The Eastender Who Stole Prince Charles’ Heart
1970s movie babe Susan George, who dated Royals and sports stars, steps into Albert Square as Terry’s love interest.
She’s dated Prince Charles, Jimmy Connors and George Best and starred in more than 30 films before putting her acting career on hold. Now at the age of 50, Susan George is back in the limelight once more, as Margaret, Terry’s glamorous new girlfriend in EastEnders.
Margaret’s arrival in Albert Square has turned heads, but it soon becomes apparent that all is not as it seems with the sophisticated newcomer. It’s a plum role for Susan, who has spent the last few years away from the cameras breeding horses and dogs and running a film production company with her actor husband, Simon MacCorkindale.
“Animals in general and horses in particular have been the great love of my life,” she says. “At one time, my ultimate wish would have been to run a working farm, but it’s a very, very hard occupation and I don’t think it would be possible to be a farmer and an actor-producer.
“I was probably born at the wrong time because I’m very old-fashioned in my heart, in my views, in my passion for the gentler, more rustic life of a bygone age. I used to spend my days in Ralph Lauren in Bond Street, but now I spend my days in the local farm shops.”

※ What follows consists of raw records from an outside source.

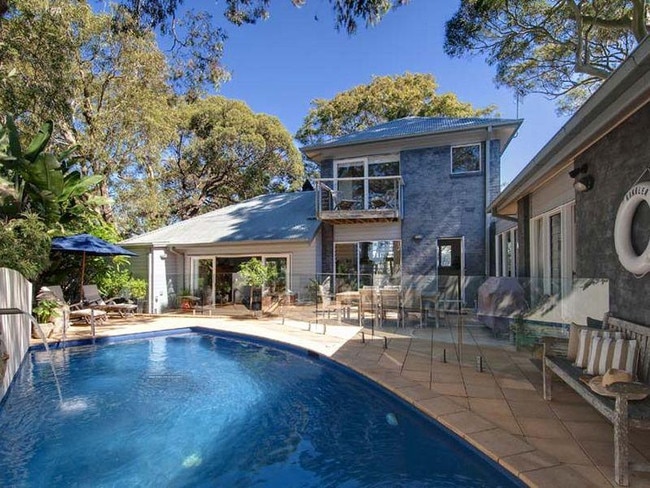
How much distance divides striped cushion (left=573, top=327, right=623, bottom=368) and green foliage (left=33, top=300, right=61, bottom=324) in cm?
1061

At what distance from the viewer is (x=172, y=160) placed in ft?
83.8

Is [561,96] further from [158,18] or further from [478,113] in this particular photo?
[158,18]

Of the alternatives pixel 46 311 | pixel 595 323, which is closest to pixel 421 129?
pixel 595 323

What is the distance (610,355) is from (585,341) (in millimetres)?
402

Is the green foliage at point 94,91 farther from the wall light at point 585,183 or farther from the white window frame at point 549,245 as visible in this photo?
the wall light at point 585,183

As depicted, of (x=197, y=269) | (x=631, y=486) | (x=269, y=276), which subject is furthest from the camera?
(x=197, y=269)

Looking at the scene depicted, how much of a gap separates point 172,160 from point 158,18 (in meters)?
17.6

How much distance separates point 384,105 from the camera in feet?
82.1

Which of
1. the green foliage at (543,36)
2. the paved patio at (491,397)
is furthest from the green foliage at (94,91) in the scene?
the green foliage at (543,36)

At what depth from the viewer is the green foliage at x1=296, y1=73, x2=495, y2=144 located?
24.0m

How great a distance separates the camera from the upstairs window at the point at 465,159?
13.6 meters

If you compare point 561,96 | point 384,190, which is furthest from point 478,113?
point 384,190

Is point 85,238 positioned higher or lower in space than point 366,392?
higher

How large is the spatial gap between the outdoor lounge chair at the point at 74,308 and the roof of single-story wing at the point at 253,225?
3.73 m
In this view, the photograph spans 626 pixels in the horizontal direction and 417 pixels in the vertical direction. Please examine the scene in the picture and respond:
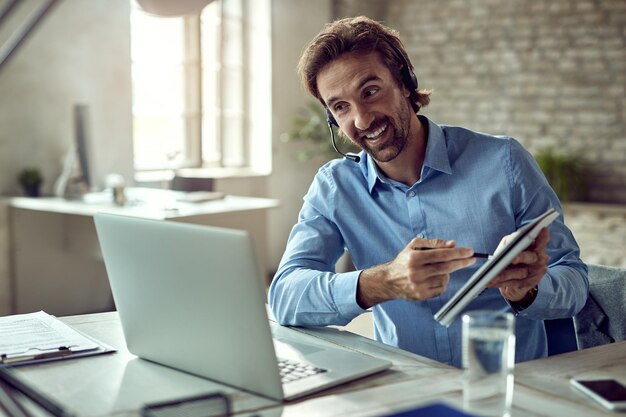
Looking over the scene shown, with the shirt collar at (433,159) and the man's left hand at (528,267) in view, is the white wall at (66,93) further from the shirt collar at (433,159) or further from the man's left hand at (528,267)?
the man's left hand at (528,267)

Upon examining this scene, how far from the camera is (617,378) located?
4.22 feet

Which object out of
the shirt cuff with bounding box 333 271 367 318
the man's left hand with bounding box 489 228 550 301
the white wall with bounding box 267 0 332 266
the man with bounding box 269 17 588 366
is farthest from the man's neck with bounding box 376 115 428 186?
the white wall with bounding box 267 0 332 266

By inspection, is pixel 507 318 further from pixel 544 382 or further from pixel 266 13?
pixel 266 13

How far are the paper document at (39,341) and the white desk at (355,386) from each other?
0.12 ft

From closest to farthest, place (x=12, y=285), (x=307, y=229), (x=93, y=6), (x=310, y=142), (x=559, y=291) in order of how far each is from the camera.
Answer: (x=559, y=291) → (x=307, y=229) → (x=12, y=285) → (x=93, y=6) → (x=310, y=142)

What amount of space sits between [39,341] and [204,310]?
1.55ft

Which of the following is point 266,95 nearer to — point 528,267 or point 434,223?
point 434,223

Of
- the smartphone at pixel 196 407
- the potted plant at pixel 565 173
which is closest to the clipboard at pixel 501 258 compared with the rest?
the smartphone at pixel 196 407

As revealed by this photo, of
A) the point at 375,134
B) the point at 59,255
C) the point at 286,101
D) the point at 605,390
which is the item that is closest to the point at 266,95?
the point at 286,101

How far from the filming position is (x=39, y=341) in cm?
151

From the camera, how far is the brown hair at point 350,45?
6.27 feet

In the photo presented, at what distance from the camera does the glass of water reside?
1.04 m

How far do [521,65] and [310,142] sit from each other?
6.14 ft

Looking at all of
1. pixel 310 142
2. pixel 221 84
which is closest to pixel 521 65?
pixel 310 142
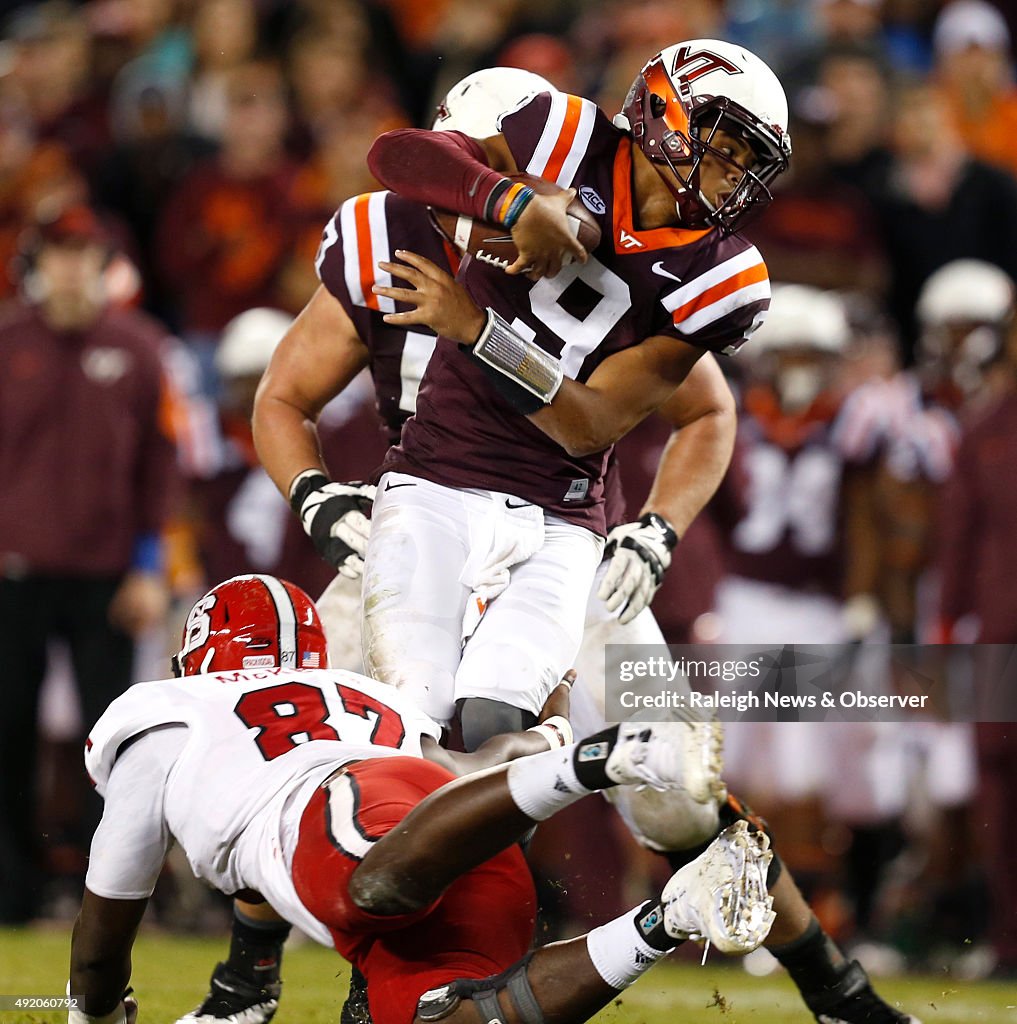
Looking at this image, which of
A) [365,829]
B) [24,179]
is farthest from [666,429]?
[24,179]

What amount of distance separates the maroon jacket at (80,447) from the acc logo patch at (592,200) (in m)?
3.19

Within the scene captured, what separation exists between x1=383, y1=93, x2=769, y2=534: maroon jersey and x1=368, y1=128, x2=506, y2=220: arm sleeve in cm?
19

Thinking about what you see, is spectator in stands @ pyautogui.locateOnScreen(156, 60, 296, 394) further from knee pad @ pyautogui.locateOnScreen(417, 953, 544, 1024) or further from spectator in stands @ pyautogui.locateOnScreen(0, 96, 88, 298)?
knee pad @ pyautogui.locateOnScreen(417, 953, 544, 1024)

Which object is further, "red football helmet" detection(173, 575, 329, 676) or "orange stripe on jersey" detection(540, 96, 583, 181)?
"orange stripe on jersey" detection(540, 96, 583, 181)

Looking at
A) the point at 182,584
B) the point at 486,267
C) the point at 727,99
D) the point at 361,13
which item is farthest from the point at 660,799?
the point at 361,13

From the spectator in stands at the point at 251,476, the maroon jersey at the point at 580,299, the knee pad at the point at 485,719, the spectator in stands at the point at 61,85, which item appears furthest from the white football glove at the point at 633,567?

Despite all that she has achieved, Susan is still best remembered the woman who dated the Prince of Wales. They met in 1978 when she was at the height of her fame following the controversial Sam Peckinpah movie, Straw Dogs. Prince Charles invited her to his 30th birthday party and they enjoyed a brief romance, which turned into a lasting friendship that endures to this day. Susan and Simon are regular visitors to Charles’s Highgrove home and she fondly describes the Prince as, “a wonderful friend – loyal trusting, thoughtful, generous and warm”. While writing her autobiography last year, she studiously avoided cashing in on the relationship, saying, “It’s just not something I could ever do”.
Perhaps it’s that link, together with her movie credits, that have ensured she’s still a recognisable face, even though she has rarely acted in the last few years.
“I consider myself a normal person, but I have this huge notoriety,” she says. “It’s extraordinary that I can’t put on a baseball cap, Wellingtons, a bomber jacket and dark glasses and walk out without somebody pointing.”
Susan has had plenty of time to get used to life in the spotlight, having started her career at the age of four in a Horlicks advert. She was the Patsy Kensit of the 1970s – as famous for being famous as she was for her onscreen roles -and recently appeared in Empire magazine’s list of the 100 sexiest actresses of all time.
“I probably could have achieved even greater heights,” she reflects. “I knew I had the capability to do that, but that wasn’t my choice. I could have gone to live in America. That’s where my career was, but I felt I had no choice but to stay here.”
“I watched them give up the hotel and it was a very disillusioning time,” she says. “I was the only person with my head above water. I had the most money in our family and I wanted to support us.”
Following doomed relationships with American singer Jack Jones (“He broke my heart.”) and Wimbledon tennis champion Jimmy Connors, Susan finally found happiness with Simon, following his divorce from first wife, actress Fiona Fullerton.
They bought a 17th-century farm with 12 acres of ground in Northamptonshire six years ago.
There, they breed Arab horses and run their production company, Amy International, named after Susan’s character in Straw Dogs.
They met when Susan cried on Simon’s shoulder over a broken romance. “Within six weeks, we’d become best friends,” she recalls. “Then we realised it was more than that.”
They wed 17 years ago in Fiji, before coming home for a church blessing in Berkshire. They have never had children and Susan insists she has no regrets. “It was just a matter of timing,” she says. “In a profession like mine, when you’re in your twenties and your career is at its height, children just don’t enter your head, or they didn’t then.”
Whatever lies in store for her in Albert Square, one thing is certain – she will carry on with her other business ventures, including Susan George Naturally, a homeopathic range developed especially for horses. A workaholic, Susan is very proud of what she has achieved, although she admits it’s come at a price.
“I don’t have a lot of time for a social life,” she says. “When Simon is away filming, I rarely go with him. I have to stay here to look after the horses.”
But it’s obviously a choice that clearly suits her down to the ground.